A new paper from the Idea Foundation has suggested Luxembourg’s housing crisis might be hardening into a lasting condition rather than a temporary policy failure, marking a darker turn in the foundation’s housing analysis.
In one of its bleakest recent housing papers, Michel-Edouard Ruben, senior economist at Idea, suggested the country risked settling into a “perma-crisis” in which too little building, high prices and political caution hardened into a durable pattern.
That mattered not only because of what the paper said, but because of who was saying it. The Idea Foundation was created to feed public debate with policy proposals, not simply to diagnose drift and blockage.
Darker turn
The Idea Foundation’s housing analysis had been pointing to mounting strain in the market for some time. Earlier papers examined the coalition agreement, the shrinking access to ownership for parts of the middle class and the gaps in the country’s housing data.
What seemed different in the latest paper was the conclusion. The analysis no longer argued mainly that the authorities were using the wrong tools or working with incomplete information.
Instead, the Idea senior economist suggested that the measures most capable of changing the market decisively might also be those least likely to survive politically. Some would impose losses, others would strain the public finances, and several would challenge entrenched property interests.
Foundation voice
That diagnosis carried particular weight because the Idea Foundation occupies a recognised place in Luxembourg’s economic debate. Created at the initiative of Chamber of Commerce Luxembourg, it was designed to feed public discussion with policy proposals rather than simple critique.
The government itself framed the housing question in urgent terms when the current coalition took office. In the 2023 coalition agreement, housing appeared among the country’s central structural challenges, with the majority promising to accelerate construction, mobilise land and simplify procedures.
The latest Idea Foundation paper did not deny that activism. Its argument was more uncomfortable: repeated intervention had not prevented the crisis from becoming more deeply embedded.
Slow grind
That assessment arrived against a difficult backdrop for the housing sector. More than a year after the government presented its ‘Build more and faster’ housing package, only a limited share of the announced measures had entered into force.
Developers continued to point to a combination of high construction costs, tighter financing conditions, accumulated regulation and lengthy administrative procedures.
The market data reflected that strain. The number of homes sold off-plan remained far below the level often cited as necessary to keep pace with population growth.

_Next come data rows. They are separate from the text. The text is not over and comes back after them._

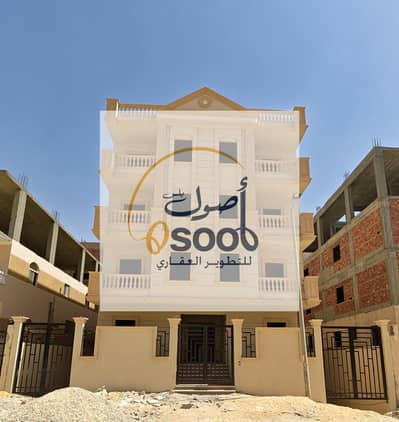  140 sqm Apartment for Sale | Area 4 – Directly from the Owning Company – Close to Services – No Commission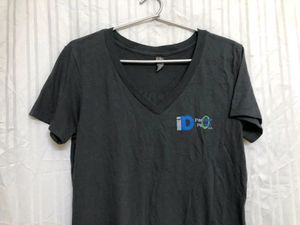 District Made Grey T Shirt
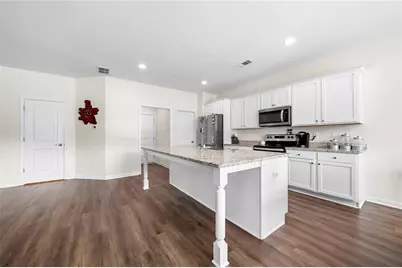 814 Wilbanks Road, Alto, GA 30510 - Photo 17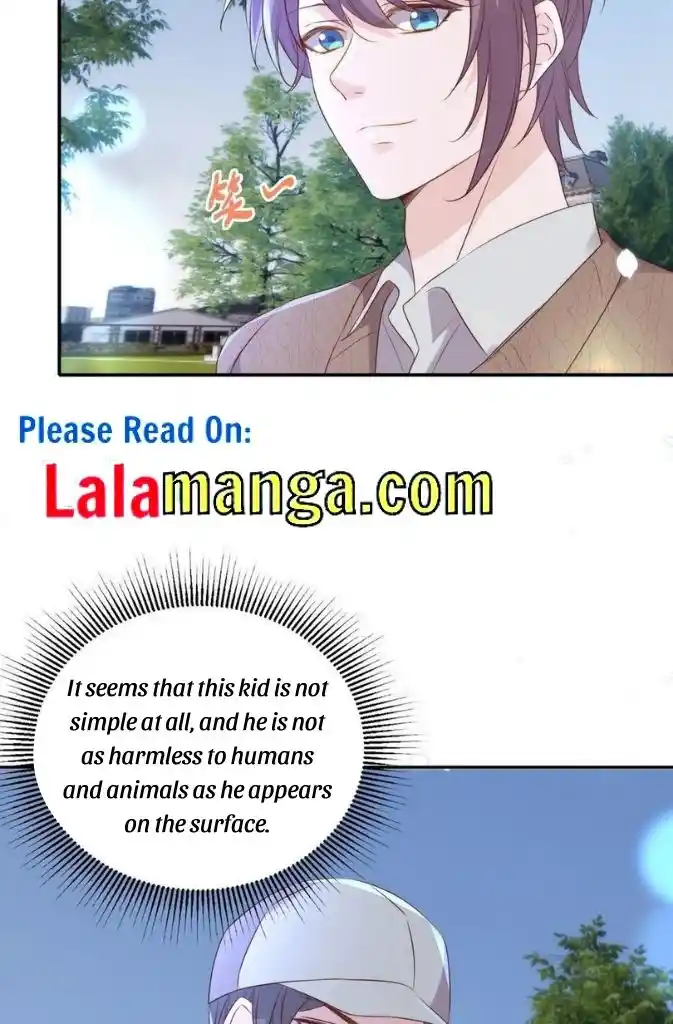 Stop Bothering Me, Emperor! Chapter 73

Even one of the government’s flagship responses showed the lag between political action and real supply. A large share of the off-plan homes already secured by the state were due for delivery only in 2027 and 2028.
The new normal
In that context, the paper’s argument went beyond a complaint about delays or market cycles. The crisis, it suggested, risked turning into a durable equilibrium sustained by political caution, institutional inertia and the financial interests tied to property values.
In that reading, Luxembourg’s problem was not simply that it had not yet found the right set of policies. It was that the policies most likely to reset the market could also prove the most difficult to carry through.
The paper’s conclusion was stark. In ten years’ time, it said, Luxembourg would probably still be discussing how to escape the housing crisis.
That was what made this Idea Foundation paper land differently. It suggested not simply that the crisis was persisting, but that it risked becoming part of the country’s accepted political and market order.